Sometimes we in developed nations fail to grasp that not everything we do, no matter how well intentioned, is entirely welcomed in developing countries.
Often they’re just too polite to tell us.
Once on a flight to a Pacific island nation, I was seated next to an NGO worker who excitedly told me about her mission there. She was going to facilitate a symposium on gender issues, focusing on boosting the number of women in that country’s parliament.
Our current secularism is not exactly looked on with favour by many in the islands – something which we don’t always grasp.
It turned out that one of her reasons for joining this particular NGO, and taking an interest in the Pacific, was a sense of needing to make up for her grandmother’s work many years earlier. Her grandmother had been (and here her voice dropped to a whisper) a missionary in the islands.
Such was her shame at this apparently horrifying family secret that she felt compelled to redress the balance many years later, by bringing the locals what she clearly felt was a more empowering vision. The fact that she was essentially doing exactly the same thing now as her grandmother had done then, albeit in the name of a different ideology, seemed to escape her.
At the end of last year, Samoa’s Associate Minister of Communications and Information Technology, Lealailepule Rimoni Aiafi, accused the United Nations of planning to secretly promote same-sex marriage in his country.
Speaking to the Samoa Observer, he described UN programs promoting gender equality “being used as a secret window to pry open the door for same-sex marriage in Samoa. We have to be awake and be alert.”
Now that sounds pretty far-fetched, and UN Women correctly denied the charge at the time, but there was a small grain of truth to it. As a Pacific specialist journalist for almost 25 years, I have often seen perfectly well-intentioned development programs aimed at nudging Pacific societies in a direction deemed “progressive” (by us) come up against a solid wall of religiously based objections.
As is so often the case in the Pacific, no one is likely to want to offend their overseas donors by saying to their face, “No, we don’t want this because we are Christians.” There will be a lot of nodding and smiling and ostensible agreement and yet, as time goes on, the proposed social engineering just doesn’t seem to eventuate.
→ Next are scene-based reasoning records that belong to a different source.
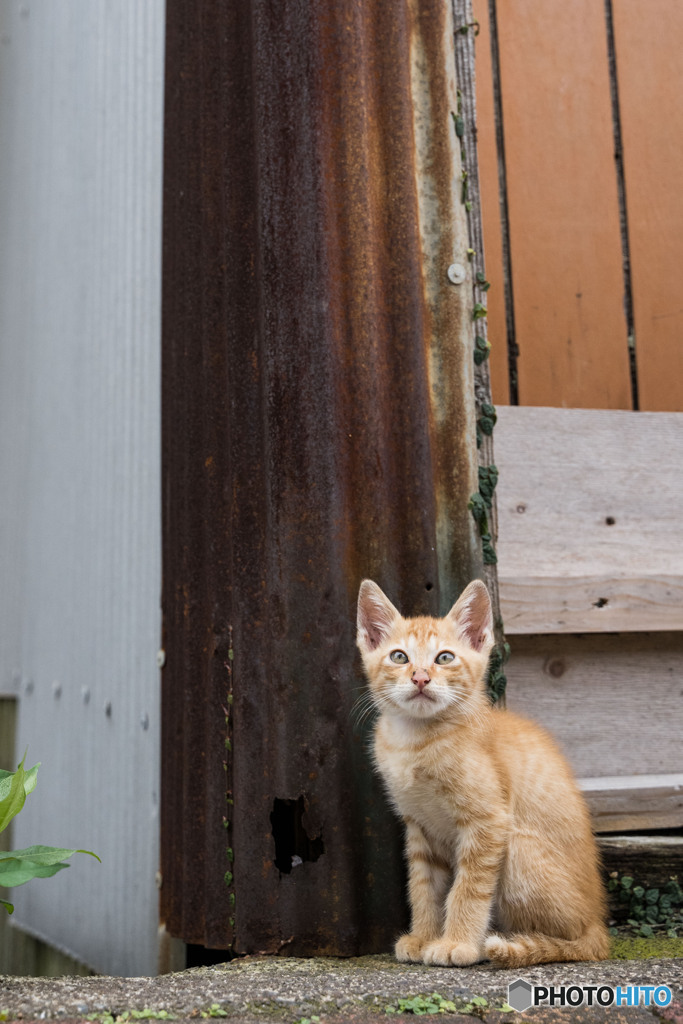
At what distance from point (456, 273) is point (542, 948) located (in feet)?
5.06

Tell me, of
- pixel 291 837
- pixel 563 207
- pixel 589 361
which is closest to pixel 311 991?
pixel 291 837

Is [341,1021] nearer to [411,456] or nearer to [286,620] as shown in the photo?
[286,620]

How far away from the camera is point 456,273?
2.24m

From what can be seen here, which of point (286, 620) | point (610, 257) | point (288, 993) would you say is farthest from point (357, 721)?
point (610, 257)

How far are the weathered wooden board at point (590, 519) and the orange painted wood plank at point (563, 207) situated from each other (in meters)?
0.17

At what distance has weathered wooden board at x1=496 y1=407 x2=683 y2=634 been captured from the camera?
2600 millimetres

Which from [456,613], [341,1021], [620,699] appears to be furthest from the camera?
[620,699]

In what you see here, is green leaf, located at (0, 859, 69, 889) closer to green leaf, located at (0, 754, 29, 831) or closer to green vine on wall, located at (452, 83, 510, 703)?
green leaf, located at (0, 754, 29, 831)

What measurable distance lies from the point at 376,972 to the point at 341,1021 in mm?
331

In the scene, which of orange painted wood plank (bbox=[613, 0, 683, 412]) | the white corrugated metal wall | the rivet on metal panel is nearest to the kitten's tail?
the white corrugated metal wall

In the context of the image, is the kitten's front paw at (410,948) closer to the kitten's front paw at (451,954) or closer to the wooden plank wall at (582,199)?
the kitten's front paw at (451,954)

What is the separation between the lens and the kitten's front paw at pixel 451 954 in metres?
1.80

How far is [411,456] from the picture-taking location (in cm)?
215

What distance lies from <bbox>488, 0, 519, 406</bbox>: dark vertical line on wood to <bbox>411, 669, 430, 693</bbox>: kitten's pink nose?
47.8 inches
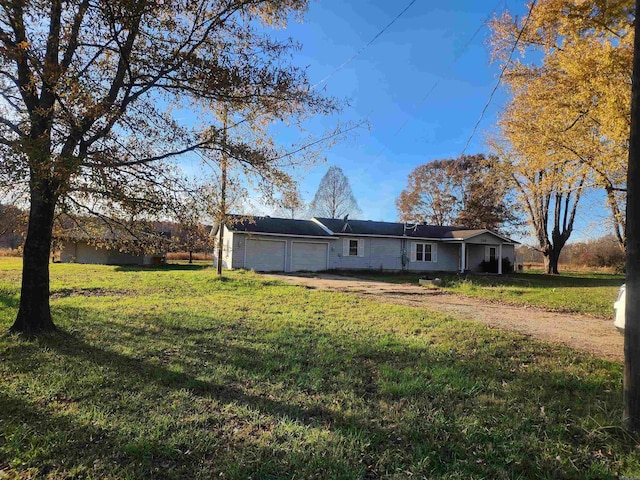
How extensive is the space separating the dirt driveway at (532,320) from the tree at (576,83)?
468cm

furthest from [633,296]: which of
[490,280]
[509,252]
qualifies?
[509,252]

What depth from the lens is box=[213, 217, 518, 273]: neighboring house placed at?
69.5 ft

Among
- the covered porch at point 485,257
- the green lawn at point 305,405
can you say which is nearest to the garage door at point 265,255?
the covered porch at point 485,257

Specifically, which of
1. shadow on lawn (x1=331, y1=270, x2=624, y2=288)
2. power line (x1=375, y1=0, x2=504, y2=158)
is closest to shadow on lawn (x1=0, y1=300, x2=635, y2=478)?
power line (x1=375, y1=0, x2=504, y2=158)

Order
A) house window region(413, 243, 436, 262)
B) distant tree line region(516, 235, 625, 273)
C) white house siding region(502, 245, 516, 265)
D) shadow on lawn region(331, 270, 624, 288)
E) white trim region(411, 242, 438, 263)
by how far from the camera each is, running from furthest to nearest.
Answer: distant tree line region(516, 235, 625, 273)
white house siding region(502, 245, 516, 265)
house window region(413, 243, 436, 262)
white trim region(411, 242, 438, 263)
shadow on lawn region(331, 270, 624, 288)

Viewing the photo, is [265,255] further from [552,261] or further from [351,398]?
[552,261]

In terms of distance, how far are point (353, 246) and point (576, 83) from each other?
1537cm

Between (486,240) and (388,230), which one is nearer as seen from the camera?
(486,240)

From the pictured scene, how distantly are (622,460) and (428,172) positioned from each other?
118ft

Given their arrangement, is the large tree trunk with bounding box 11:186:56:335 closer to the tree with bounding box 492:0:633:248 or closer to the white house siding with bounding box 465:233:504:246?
the tree with bounding box 492:0:633:248

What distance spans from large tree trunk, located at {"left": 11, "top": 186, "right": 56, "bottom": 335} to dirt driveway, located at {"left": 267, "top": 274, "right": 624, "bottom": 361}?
27.0 feet

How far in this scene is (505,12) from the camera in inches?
412

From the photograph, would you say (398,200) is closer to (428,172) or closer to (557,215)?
(428,172)

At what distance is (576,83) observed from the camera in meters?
9.73
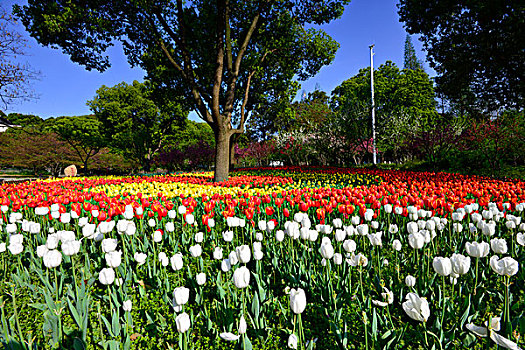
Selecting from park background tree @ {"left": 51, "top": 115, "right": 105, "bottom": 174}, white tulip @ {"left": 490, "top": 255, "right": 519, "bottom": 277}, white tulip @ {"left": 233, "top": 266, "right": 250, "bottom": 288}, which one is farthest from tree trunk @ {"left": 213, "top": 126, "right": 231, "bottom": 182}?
park background tree @ {"left": 51, "top": 115, "right": 105, "bottom": 174}

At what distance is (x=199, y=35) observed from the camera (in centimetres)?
1184

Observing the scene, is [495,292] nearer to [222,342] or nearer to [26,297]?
[222,342]

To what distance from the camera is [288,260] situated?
99.8 inches

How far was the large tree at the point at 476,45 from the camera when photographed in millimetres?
9953

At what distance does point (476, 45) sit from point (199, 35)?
11.9 metres

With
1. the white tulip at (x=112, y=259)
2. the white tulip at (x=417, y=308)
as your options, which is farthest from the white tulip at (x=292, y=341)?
the white tulip at (x=112, y=259)

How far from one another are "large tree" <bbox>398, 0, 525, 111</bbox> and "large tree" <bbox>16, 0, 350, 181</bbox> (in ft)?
14.7

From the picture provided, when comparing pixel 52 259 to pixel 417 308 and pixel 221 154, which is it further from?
pixel 221 154

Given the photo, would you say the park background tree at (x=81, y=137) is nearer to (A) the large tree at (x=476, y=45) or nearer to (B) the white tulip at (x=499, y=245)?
(A) the large tree at (x=476, y=45)

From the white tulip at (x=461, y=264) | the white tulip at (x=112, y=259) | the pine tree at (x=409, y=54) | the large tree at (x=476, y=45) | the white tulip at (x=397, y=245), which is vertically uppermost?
the pine tree at (x=409, y=54)

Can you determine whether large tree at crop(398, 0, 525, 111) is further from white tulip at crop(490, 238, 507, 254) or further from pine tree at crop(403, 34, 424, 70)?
pine tree at crop(403, 34, 424, 70)

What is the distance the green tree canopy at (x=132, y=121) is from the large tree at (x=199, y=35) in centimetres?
1277

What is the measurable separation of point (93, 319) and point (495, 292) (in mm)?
3116

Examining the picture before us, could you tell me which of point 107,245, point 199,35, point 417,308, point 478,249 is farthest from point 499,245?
point 199,35
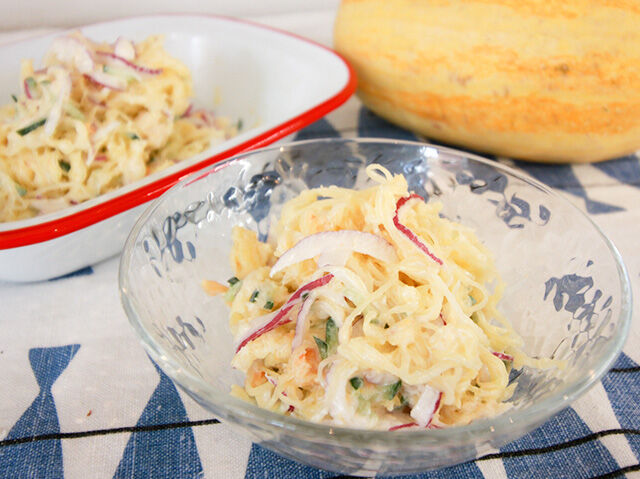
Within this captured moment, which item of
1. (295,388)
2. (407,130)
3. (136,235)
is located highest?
(136,235)

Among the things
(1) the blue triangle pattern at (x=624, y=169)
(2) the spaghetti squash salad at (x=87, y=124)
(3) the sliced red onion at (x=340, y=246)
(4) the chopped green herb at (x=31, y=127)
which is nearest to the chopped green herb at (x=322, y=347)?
(3) the sliced red onion at (x=340, y=246)

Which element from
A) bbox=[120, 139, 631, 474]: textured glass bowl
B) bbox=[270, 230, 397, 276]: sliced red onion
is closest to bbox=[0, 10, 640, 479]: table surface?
bbox=[120, 139, 631, 474]: textured glass bowl

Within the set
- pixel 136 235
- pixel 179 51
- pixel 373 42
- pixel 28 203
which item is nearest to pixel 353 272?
pixel 136 235

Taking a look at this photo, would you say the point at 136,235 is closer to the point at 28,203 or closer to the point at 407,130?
the point at 28,203

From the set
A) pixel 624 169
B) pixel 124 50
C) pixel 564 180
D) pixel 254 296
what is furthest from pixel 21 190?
pixel 624 169

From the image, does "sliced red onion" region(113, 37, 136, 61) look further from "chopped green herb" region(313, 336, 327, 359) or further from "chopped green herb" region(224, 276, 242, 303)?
"chopped green herb" region(313, 336, 327, 359)

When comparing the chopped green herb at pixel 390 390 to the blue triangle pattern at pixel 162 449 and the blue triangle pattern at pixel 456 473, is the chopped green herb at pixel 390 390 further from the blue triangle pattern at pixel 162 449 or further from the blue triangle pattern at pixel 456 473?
the blue triangle pattern at pixel 162 449

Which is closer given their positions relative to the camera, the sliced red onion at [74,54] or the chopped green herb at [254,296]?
the chopped green herb at [254,296]
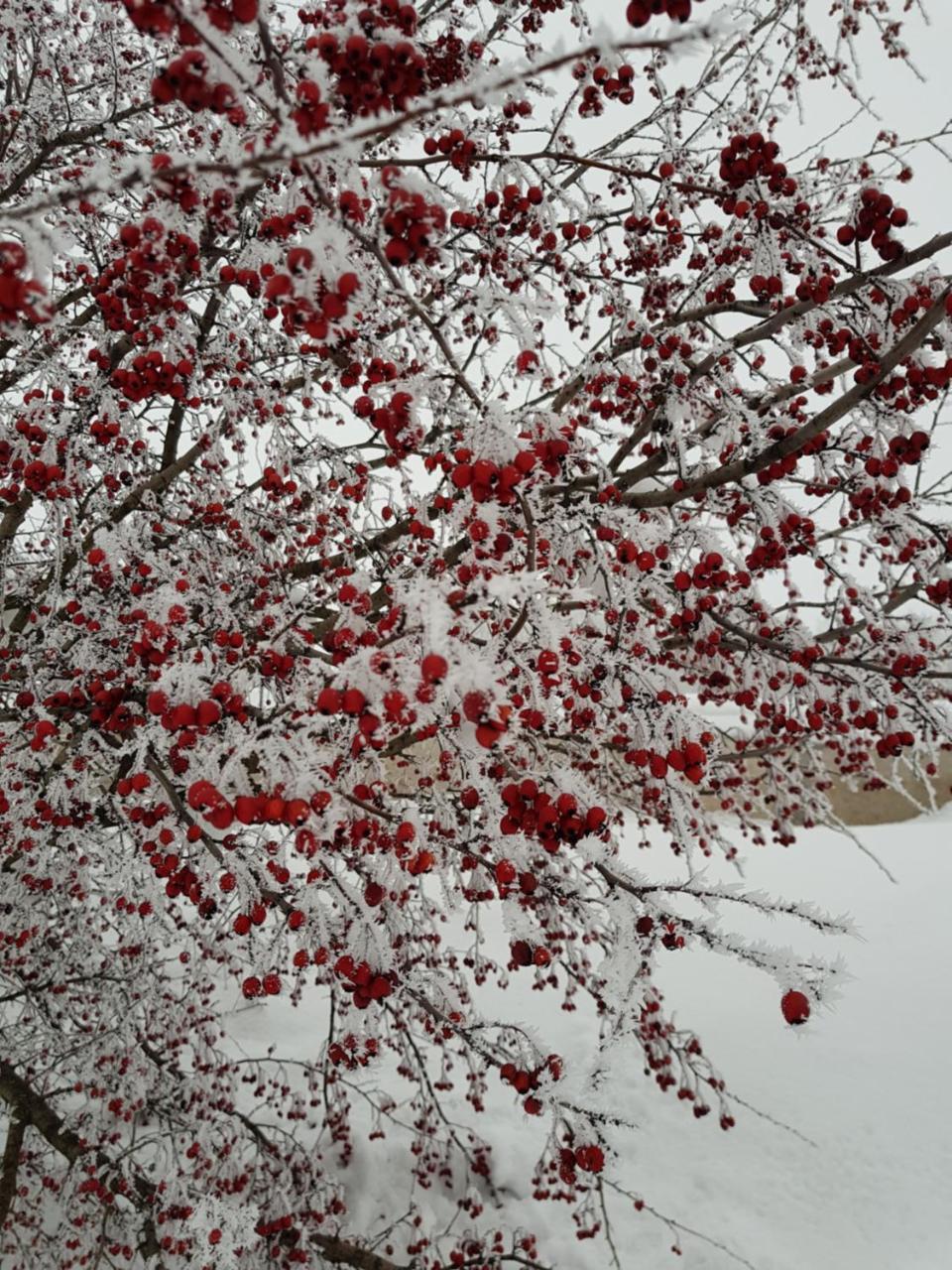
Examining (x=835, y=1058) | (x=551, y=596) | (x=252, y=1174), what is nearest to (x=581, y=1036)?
(x=835, y=1058)

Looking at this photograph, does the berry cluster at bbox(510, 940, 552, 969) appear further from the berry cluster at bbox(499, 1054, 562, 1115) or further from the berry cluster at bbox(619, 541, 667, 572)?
Result: the berry cluster at bbox(619, 541, 667, 572)

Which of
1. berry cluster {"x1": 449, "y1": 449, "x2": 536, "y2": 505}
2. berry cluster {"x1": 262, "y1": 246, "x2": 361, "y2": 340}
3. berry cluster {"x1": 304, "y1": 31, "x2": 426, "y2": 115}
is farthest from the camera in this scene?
berry cluster {"x1": 449, "y1": 449, "x2": 536, "y2": 505}

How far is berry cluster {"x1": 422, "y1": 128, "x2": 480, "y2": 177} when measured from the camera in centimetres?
196

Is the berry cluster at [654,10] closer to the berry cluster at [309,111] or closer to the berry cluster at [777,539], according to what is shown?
the berry cluster at [309,111]

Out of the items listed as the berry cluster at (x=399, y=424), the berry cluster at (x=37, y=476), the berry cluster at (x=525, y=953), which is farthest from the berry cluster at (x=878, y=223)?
the berry cluster at (x=37, y=476)

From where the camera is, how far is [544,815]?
5.66ft

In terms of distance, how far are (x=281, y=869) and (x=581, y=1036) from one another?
5763 millimetres

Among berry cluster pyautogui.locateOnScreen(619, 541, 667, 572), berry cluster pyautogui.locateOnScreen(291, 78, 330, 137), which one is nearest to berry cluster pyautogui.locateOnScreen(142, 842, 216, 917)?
berry cluster pyautogui.locateOnScreen(619, 541, 667, 572)

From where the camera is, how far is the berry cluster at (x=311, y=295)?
4.17 ft

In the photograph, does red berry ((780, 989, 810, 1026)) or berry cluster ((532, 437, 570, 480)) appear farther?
berry cluster ((532, 437, 570, 480))

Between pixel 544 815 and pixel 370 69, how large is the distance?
1597 millimetres

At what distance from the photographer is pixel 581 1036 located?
6.97 metres

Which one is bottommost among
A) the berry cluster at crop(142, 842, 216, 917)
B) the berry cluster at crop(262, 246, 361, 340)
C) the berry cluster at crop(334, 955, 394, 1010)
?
the berry cluster at crop(334, 955, 394, 1010)

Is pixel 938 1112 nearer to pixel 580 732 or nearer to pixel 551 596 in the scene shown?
pixel 580 732
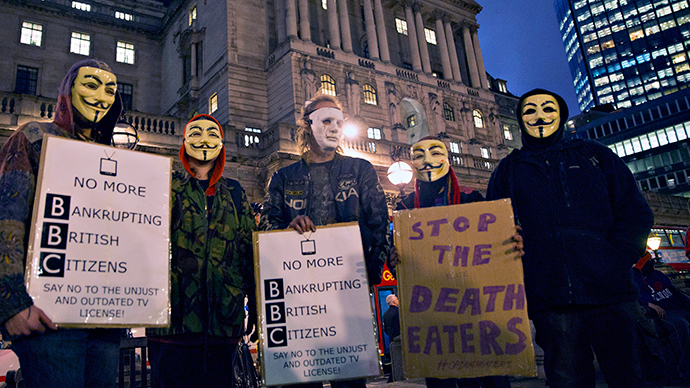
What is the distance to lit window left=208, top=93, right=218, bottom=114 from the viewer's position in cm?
3153

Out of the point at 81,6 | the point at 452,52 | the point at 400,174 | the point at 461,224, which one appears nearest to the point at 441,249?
the point at 461,224

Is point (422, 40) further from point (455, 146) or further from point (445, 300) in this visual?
point (445, 300)

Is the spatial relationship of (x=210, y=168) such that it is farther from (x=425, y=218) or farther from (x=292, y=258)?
(x=425, y=218)

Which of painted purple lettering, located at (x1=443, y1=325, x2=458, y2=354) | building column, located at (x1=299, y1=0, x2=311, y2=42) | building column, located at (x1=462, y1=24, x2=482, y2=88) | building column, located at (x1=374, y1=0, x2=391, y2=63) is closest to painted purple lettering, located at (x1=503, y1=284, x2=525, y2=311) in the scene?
painted purple lettering, located at (x1=443, y1=325, x2=458, y2=354)

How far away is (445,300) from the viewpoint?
386cm

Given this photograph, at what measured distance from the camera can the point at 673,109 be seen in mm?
71625

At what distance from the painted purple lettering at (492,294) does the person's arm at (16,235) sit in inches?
118

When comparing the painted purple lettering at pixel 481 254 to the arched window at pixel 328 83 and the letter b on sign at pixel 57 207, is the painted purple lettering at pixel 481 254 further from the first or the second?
the arched window at pixel 328 83

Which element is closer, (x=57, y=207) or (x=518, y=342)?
(x=57, y=207)

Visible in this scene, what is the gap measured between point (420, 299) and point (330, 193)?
1.15 meters

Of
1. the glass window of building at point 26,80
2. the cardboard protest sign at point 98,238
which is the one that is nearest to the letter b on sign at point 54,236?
the cardboard protest sign at point 98,238

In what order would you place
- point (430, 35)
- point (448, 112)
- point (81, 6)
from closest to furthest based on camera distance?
point (81, 6) < point (448, 112) < point (430, 35)

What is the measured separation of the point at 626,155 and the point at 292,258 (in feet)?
284

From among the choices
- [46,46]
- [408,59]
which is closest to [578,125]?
[408,59]
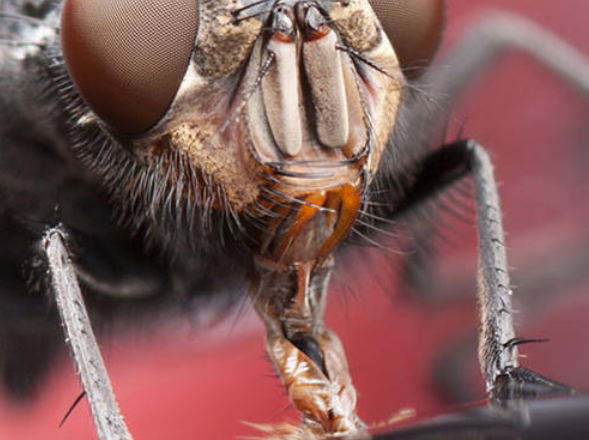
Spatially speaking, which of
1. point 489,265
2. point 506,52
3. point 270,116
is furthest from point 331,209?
point 506,52

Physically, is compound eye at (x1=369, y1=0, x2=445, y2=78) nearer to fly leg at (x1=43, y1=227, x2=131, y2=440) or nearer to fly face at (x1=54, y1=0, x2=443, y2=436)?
fly face at (x1=54, y1=0, x2=443, y2=436)

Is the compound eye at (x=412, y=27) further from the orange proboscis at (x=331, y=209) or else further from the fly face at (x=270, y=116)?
the orange proboscis at (x=331, y=209)

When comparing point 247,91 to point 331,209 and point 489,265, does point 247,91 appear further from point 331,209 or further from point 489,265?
point 489,265

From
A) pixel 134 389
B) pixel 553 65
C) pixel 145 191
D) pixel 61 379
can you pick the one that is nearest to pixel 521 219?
pixel 553 65

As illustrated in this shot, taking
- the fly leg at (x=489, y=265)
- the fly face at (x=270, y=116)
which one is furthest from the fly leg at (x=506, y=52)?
the fly face at (x=270, y=116)

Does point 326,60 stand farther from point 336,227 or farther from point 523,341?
point 523,341

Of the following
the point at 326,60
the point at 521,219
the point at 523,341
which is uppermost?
the point at 326,60
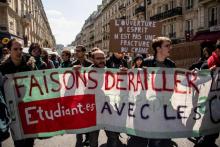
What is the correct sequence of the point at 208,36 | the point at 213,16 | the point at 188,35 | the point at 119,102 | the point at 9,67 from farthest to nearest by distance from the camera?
the point at 188,35 < the point at 213,16 < the point at 208,36 < the point at 119,102 < the point at 9,67

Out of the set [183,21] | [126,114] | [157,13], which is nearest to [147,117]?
[126,114]

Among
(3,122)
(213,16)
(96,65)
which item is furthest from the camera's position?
(213,16)

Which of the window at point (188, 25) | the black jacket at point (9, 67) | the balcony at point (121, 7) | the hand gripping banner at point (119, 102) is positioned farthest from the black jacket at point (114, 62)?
the balcony at point (121, 7)

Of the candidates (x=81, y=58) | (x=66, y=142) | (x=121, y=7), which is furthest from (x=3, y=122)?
(x=121, y=7)

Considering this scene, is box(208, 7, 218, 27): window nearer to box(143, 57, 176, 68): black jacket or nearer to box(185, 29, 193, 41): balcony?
box(185, 29, 193, 41): balcony

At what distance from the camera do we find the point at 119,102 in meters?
5.12

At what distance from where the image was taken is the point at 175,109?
497 cm

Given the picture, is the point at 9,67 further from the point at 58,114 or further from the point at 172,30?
the point at 172,30

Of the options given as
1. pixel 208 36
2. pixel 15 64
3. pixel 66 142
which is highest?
pixel 208 36

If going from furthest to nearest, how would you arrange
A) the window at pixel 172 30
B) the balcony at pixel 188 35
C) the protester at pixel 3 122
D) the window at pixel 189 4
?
the window at pixel 172 30 → the window at pixel 189 4 → the balcony at pixel 188 35 → the protester at pixel 3 122

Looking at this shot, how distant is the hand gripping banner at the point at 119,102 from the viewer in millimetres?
4934

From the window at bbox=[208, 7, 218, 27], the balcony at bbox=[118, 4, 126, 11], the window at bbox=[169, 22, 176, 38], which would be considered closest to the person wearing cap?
the window at bbox=[208, 7, 218, 27]

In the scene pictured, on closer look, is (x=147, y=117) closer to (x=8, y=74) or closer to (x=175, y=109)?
(x=175, y=109)

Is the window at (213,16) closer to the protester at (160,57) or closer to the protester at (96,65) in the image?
the protester at (160,57)
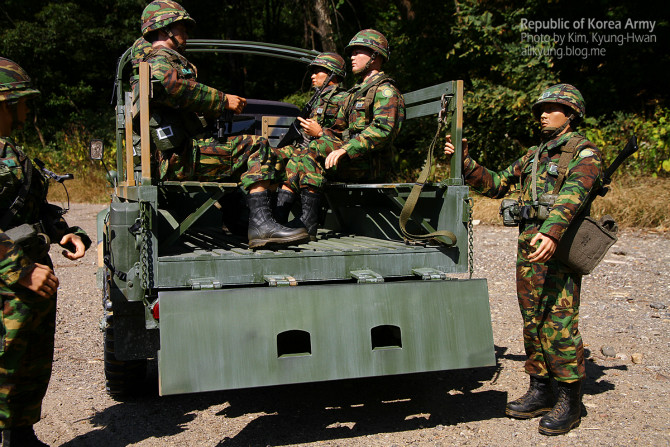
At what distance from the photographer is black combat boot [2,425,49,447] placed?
3.07 m

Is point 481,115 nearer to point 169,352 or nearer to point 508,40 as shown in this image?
point 508,40

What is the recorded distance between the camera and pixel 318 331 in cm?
326

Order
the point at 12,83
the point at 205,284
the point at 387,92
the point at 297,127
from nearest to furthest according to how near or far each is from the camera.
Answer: the point at 12,83 → the point at 205,284 → the point at 387,92 → the point at 297,127

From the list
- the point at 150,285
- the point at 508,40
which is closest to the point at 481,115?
the point at 508,40

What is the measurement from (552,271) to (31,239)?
107 inches

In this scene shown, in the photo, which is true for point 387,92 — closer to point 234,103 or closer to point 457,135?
point 457,135

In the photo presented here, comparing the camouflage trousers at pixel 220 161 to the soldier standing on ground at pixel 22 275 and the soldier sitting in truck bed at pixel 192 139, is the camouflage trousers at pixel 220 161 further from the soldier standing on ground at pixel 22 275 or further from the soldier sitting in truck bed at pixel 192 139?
the soldier standing on ground at pixel 22 275

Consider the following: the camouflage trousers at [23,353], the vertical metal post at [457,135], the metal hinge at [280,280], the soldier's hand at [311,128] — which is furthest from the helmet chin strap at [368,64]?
the camouflage trousers at [23,353]

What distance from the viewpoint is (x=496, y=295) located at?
23.0ft

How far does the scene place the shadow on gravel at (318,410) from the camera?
3.65 meters

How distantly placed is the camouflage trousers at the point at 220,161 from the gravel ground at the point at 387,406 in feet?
4.74

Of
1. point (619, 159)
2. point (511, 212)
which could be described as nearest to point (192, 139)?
point (511, 212)

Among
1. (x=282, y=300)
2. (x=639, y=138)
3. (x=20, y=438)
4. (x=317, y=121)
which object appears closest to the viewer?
(x=20, y=438)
While UN Women certainly wasn’t attempting to secretly introduce same-sex marriage into Samoa, its gender equality programs were clearly seen by some as the thin edge of the wedge.
Religious conservatives (who make up a very large proportion of most Pacific nations) are horrified by recent social developments in nearby Western countries such as Australia and New Zealand. Anyone who is a member of some Facebook forums for Pacific countries will be familiar with comments condemning same-sex marriage and expressing fear that their countries will somehow be next.
Tonga’s initial acceptance of the Convention on the Elimination of all Forms of Discrimination Against Women (CEDAW), and immediate withdrawal following a public backlash, is another case in point. It might not necessarily be right, but that fear in the Pacific is very real indeed.
Not everyone disagrees, of course, and there’s plenty of debate about these issues in the Pacific, which is perfectly healthy. But Christianity is often seen as a foundation of national identity in most parts of the region, and anything that might weaken it tends to be regarded as a threat.
Our current secularism is not exactly looked on with favour by many in the islands – something which we don’t always grasp. Occasionally we are reminded of it directly.
For example, following Lealailepule’s expression of concern, no less than Samoan Prime Minister Tuilaepa Sailele weighed in, saying there is no true Christian country in the world that would allow same-sex marriage, and it would not be allowed in Samoa as long as it remained a Christian country.
At the time, I actually attempted to interview Lealailepule about his statement, but despite initially agreeing, he then didn’t pick up his phone or respond to emails, which I suspect may have been because he thought a Western journalist was likely to simply make fun of his attitudes.
Perhaps countries such as Australia and New Zealand should use more people of faith in their development programs, men and women who can speak the language of religion and understand the concerns of people who, rightly or not, seem to feel vulnerable about what is sometimes seen as an irreligious Western cultural tide bent on sweeping everything before it.
I can still see that NGO worker striding through the airport, off to bring the light to those sitting in darkness, with a supreme self-confidence in the correctness of her cause.
I wonder what her missionary grandmother might have thought.